Metal‐Templated Design of Chemically Switchable Protein Assemblies with High‐Affinity Coordination Sites
Albert Kakkis, Derek M. Gagnon, Julian Esselborn, R. David Britt, F. Akif Tezcan
Abstract
Abstract To mimic a hypothetical pathway for protein evolution, we previously tailored a monomeric protein (cyt cb 5 62 ) for metal‐mediated self‐assembly, followed by re‐design of the resulting oligomers for enhanced stability and metal‐based functions. We show that a single hydrophobic mutation on the cyt cb 562 surface drastically alters the outcome of metal‐directed oligomerization to yield a new trimeric architecture, (TriCyt1) 3. This nascent trimer was redesigned into second and third‐generation variants (TriCyt2) 3 and (TriCyt3) 3 with increased structural stability and preorganization for metal coordination.
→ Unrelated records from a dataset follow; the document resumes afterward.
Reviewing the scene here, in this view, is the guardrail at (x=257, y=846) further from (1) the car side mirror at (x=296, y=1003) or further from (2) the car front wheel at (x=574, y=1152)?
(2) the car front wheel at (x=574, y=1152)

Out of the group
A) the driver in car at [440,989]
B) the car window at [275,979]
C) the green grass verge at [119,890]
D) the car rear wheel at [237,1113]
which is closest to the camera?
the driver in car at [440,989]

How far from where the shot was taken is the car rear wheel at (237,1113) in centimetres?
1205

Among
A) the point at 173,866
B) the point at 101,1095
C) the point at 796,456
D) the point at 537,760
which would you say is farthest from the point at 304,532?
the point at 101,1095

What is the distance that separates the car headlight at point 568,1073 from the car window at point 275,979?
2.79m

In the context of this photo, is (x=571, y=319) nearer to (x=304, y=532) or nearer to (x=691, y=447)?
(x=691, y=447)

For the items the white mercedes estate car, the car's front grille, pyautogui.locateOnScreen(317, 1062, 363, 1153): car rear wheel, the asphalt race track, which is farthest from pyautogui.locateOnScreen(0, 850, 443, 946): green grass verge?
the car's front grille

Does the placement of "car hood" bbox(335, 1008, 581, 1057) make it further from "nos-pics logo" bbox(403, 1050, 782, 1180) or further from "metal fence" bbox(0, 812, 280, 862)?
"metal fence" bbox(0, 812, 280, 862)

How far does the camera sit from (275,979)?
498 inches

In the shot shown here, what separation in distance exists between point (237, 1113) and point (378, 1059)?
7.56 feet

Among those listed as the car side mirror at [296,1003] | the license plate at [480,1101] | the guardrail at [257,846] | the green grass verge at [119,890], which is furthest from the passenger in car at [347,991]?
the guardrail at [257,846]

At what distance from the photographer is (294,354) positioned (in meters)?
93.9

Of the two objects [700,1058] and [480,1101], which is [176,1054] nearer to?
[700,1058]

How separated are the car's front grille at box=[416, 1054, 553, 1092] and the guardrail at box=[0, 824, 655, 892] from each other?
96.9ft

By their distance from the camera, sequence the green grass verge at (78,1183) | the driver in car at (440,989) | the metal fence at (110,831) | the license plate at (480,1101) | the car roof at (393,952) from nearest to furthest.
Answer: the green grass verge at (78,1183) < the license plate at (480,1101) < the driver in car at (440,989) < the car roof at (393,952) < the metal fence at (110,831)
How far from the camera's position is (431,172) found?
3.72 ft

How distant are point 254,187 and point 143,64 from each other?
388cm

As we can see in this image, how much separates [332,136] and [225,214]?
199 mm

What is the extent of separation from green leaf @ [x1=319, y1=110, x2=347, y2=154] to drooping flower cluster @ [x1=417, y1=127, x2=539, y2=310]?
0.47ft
The three TriCyt variants combined furnish a unique platform to 1) provide tunable coupling between protein quaternary structure and metal coordination, 2) enable the construction of metal/pH‐switchable protein oligomerization motifs, and 3) generate a robust metal coordination site that can coordinate all mid‐to‐late first‐row transition‐metal ions with high affinity.